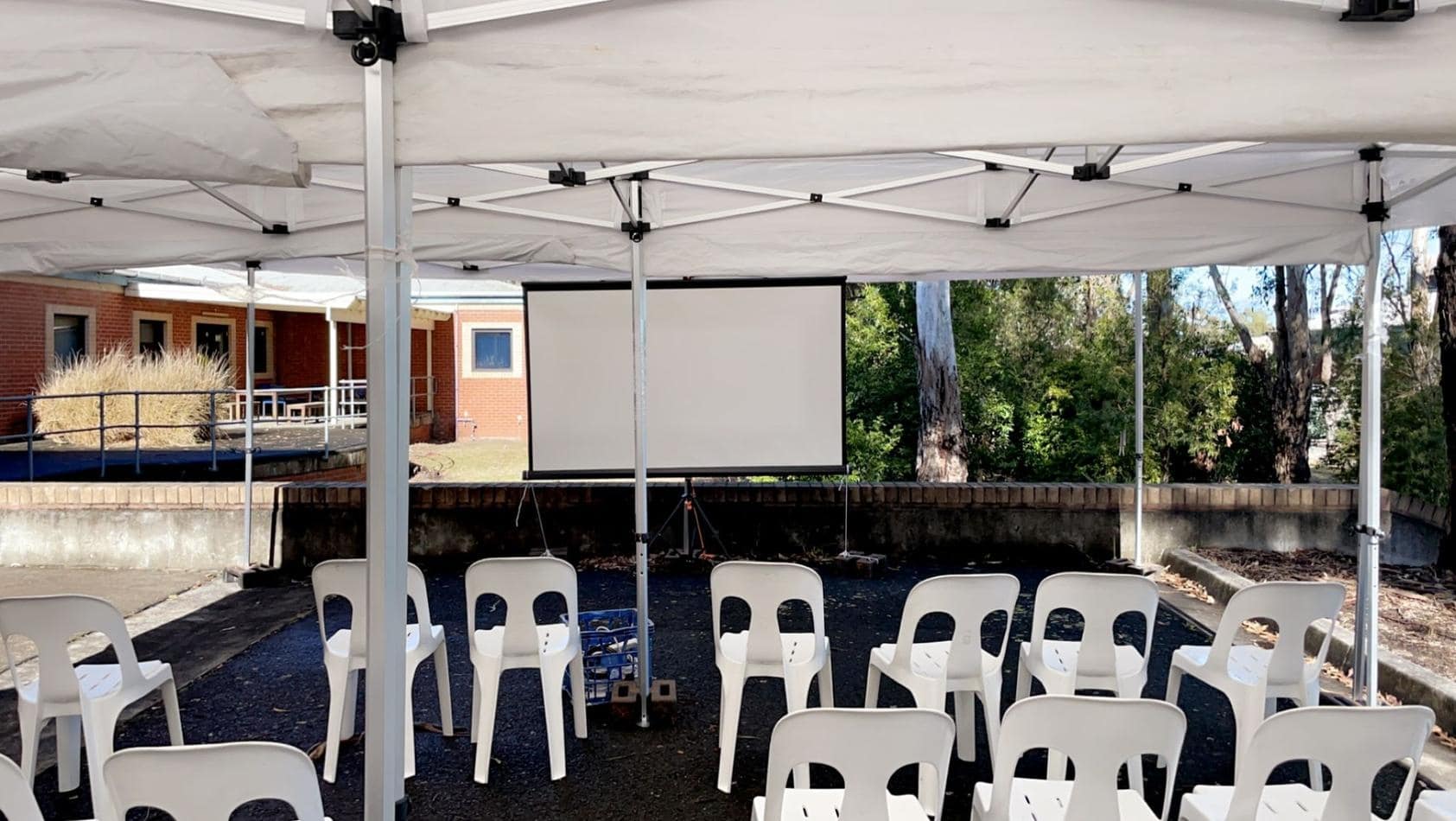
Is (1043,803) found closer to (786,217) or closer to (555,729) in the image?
(555,729)

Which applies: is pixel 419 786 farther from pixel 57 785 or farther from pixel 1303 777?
pixel 1303 777

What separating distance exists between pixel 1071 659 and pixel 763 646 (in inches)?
49.2

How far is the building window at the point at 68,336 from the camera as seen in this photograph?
13930 mm

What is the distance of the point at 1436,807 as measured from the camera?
203 centimetres

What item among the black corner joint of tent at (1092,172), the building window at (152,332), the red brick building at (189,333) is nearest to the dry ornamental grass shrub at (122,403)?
the red brick building at (189,333)

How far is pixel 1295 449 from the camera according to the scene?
465 inches

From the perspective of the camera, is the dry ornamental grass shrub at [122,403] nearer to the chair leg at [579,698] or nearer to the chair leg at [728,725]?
the chair leg at [579,698]

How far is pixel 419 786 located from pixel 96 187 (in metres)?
3.23

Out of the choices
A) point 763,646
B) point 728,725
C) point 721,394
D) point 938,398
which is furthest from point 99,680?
point 938,398

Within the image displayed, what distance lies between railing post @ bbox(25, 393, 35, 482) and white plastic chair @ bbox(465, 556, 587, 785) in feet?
23.9

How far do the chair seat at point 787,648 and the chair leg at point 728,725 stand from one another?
0.28 feet

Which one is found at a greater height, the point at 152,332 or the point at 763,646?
the point at 152,332

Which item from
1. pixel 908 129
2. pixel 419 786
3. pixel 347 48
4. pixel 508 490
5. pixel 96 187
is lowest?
pixel 419 786

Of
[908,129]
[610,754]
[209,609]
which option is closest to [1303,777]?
[610,754]
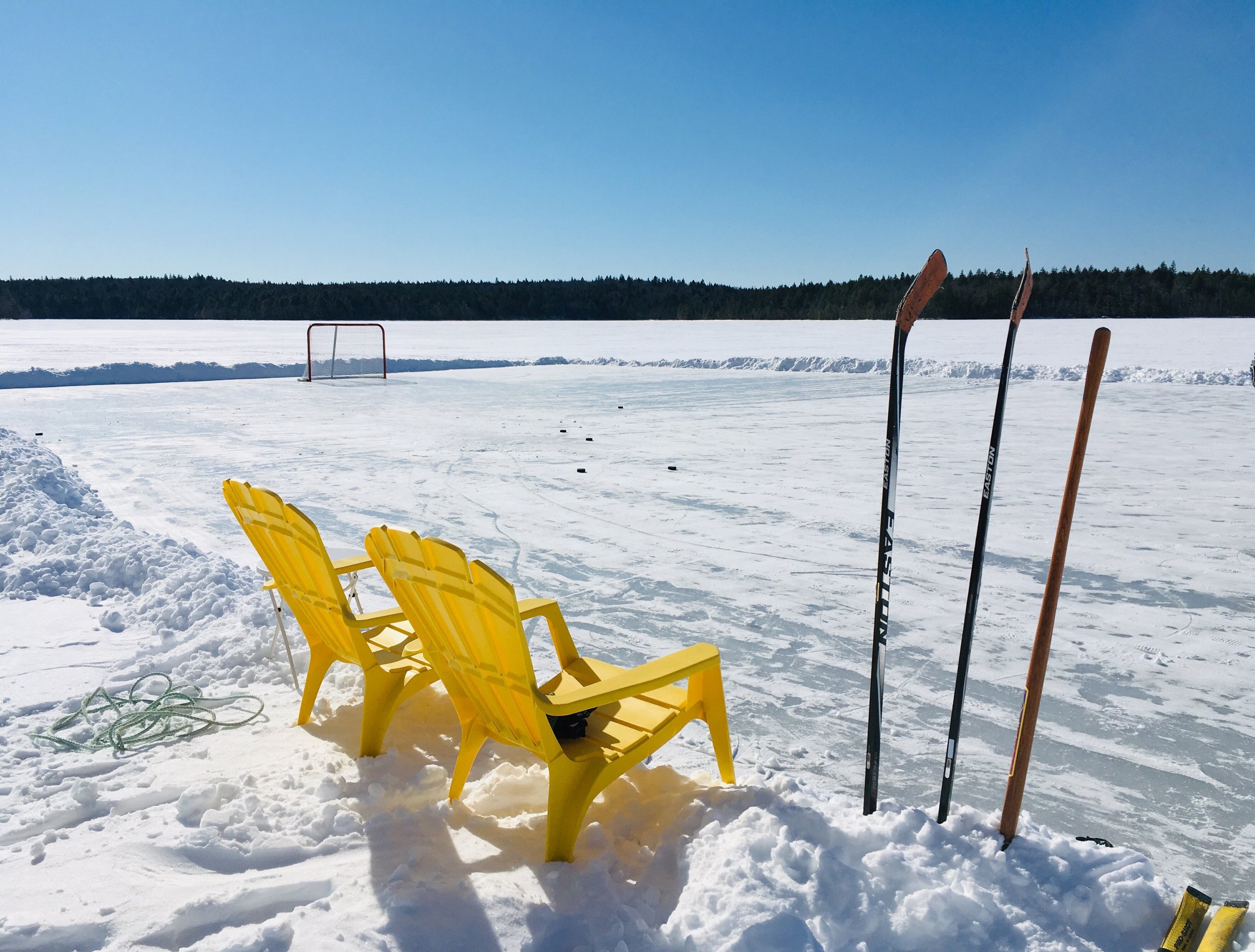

++++++++

Update all of the lines above so that every occurrence of "camera" becomes "observer", leaving all other text unchanged. Omit the pictures from your answer.

Output for this exercise
Is (1043,803) found closer to (786,217) or closer to (555,729) in the image?
(555,729)

Which applies: is pixel 419 786 farther from pixel 57 785 or farther from pixel 1303 777?
pixel 1303 777

What separating distance exists between pixel 1071 659 and pixel 763 646 (in inches)?
49.2

How far is the building window at the point at 68,336 from the observer as seen in this photograph?
13930 mm

What is the distance of the point at 1436,807 as measured from the observer?
203 centimetres

What item among the black corner joint of tent at (1092,172), the building window at (152,332), the red brick building at (189,333) is nearest to the dry ornamental grass shrub at (122,403)?
the red brick building at (189,333)

How far is pixel 1295 449 from the observer according to the scene?
465 inches

From the perspective of the observer, is the dry ornamental grass shrub at [122,403] nearer to the chair leg at [579,698] or nearer to the chair leg at [728,725]?
the chair leg at [579,698]

How far is pixel 419 786 located from pixel 96 187 (in metres)?
3.23

Out of the choices
A) point 763,646
B) point 728,725
C) point 721,394
D) point 938,398
which is furthest from point 99,680?
point 938,398

Within the image displayed, what distance lies between railing post @ bbox(25, 393, 35, 482) and white plastic chair @ bbox(465, 556, 587, 785) in feet?
23.9

How far do the chair seat at point 787,648 and the chair leg at point 728,725 stand from one another?
0.28 feet

Which one is found at a greater height, the point at 152,332 or the point at 763,646?
the point at 152,332

Which item from
1. pixel 908 129
2. pixel 419 786
3. pixel 347 48
4. pixel 508 490
5. pixel 96 187
is lowest?
pixel 419 786

Of
[908,129]
[610,754]
[209,609]
which option is closest to [1303,777]?
[610,754]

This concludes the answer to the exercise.